# Written exercise:
Reproduce the stretch of the data below from the line containing "Of all the options" through the very end of the data, word for word, and leave out everything before it.

# Recorded data:
┏━━

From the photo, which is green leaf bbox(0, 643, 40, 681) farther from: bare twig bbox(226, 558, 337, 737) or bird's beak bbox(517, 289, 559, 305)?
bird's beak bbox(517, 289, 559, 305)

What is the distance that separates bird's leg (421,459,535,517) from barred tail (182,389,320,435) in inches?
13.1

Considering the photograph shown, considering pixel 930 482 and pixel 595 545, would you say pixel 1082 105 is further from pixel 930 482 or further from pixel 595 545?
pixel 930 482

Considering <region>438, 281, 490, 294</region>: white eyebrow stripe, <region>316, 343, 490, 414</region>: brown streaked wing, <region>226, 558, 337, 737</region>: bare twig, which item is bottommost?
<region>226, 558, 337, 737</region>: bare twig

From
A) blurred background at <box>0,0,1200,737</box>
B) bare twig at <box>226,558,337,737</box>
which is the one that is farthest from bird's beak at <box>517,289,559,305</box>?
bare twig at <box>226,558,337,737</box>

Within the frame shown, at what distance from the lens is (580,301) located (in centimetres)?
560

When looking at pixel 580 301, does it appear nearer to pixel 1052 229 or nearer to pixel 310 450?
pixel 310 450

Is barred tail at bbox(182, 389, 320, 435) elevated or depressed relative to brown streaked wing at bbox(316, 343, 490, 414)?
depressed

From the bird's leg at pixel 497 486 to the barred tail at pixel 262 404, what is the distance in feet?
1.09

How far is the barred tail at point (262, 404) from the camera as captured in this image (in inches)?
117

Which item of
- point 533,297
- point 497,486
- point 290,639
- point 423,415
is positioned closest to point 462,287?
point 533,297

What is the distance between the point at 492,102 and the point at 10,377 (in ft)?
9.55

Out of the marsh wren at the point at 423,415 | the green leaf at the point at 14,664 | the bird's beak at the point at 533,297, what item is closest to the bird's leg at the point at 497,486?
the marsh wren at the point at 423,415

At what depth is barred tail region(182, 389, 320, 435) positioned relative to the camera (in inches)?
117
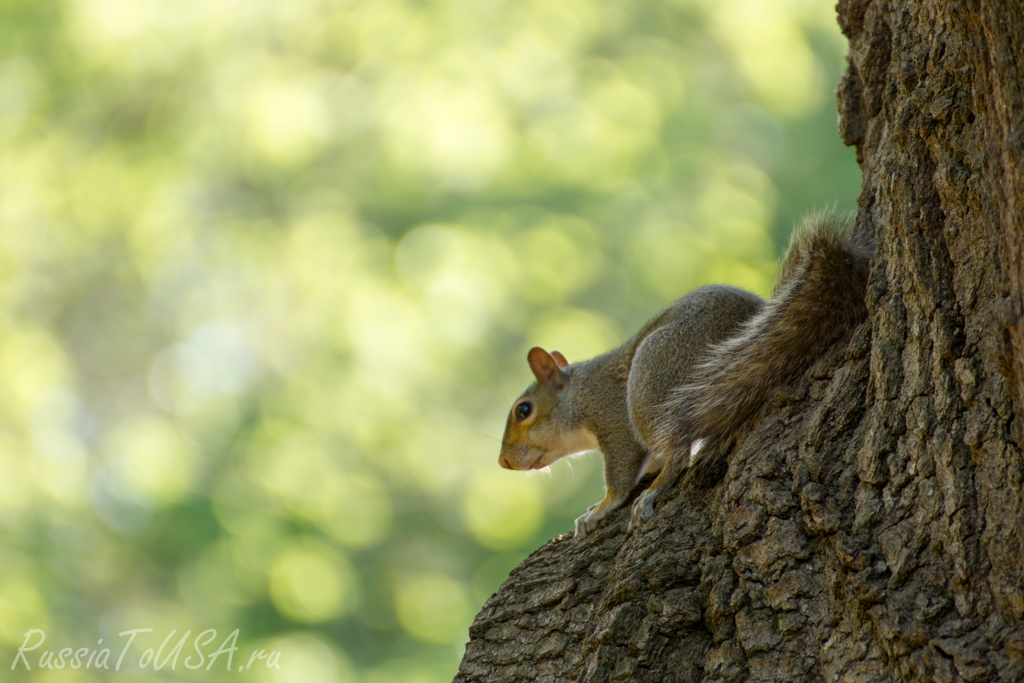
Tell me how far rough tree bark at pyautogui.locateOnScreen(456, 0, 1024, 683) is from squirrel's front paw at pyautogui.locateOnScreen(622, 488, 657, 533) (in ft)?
0.19

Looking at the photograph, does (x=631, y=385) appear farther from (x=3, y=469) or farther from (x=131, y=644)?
(x=3, y=469)

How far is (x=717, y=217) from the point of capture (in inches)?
186

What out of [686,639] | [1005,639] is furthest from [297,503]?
[1005,639]

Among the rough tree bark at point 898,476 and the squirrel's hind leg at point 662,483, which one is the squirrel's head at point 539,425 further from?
the rough tree bark at point 898,476

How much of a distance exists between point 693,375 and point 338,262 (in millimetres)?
3678

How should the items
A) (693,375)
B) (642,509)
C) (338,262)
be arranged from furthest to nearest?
1. (338,262)
2. (693,375)
3. (642,509)

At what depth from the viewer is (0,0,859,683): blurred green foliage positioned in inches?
182

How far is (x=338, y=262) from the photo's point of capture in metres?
5.21

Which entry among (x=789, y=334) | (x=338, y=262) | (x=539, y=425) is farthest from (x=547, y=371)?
(x=338, y=262)

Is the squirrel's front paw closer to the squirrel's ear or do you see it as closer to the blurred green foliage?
the squirrel's ear

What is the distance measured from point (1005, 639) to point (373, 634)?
3.97 meters

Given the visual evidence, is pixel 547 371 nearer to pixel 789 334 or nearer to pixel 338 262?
pixel 789 334

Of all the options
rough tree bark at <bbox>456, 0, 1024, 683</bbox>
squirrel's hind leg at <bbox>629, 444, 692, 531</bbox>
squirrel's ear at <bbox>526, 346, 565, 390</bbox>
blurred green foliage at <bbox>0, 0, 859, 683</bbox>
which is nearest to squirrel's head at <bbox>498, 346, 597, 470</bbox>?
squirrel's ear at <bbox>526, 346, 565, 390</bbox>

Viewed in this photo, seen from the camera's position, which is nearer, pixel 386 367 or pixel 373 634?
pixel 373 634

┗━━

# Task output:
Of all the options
rough tree bark at <bbox>456, 0, 1024, 683</bbox>
squirrel's hind leg at <bbox>629, 444, 692, 531</bbox>
squirrel's ear at <bbox>526, 346, 565, 390</bbox>
blurred green foliage at <bbox>0, 0, 859, 683</bbox>
which is nearest to squirrel's head at <bbox>498, 346, 597, 470</bbox>?
squirrel's ear at <bbox>526, 346, 565, 390</bbox>

Viewed in this photo, seen from the camera's position, which is nearer, pixel 386 367 or pixel 373 634?
pixel 373 634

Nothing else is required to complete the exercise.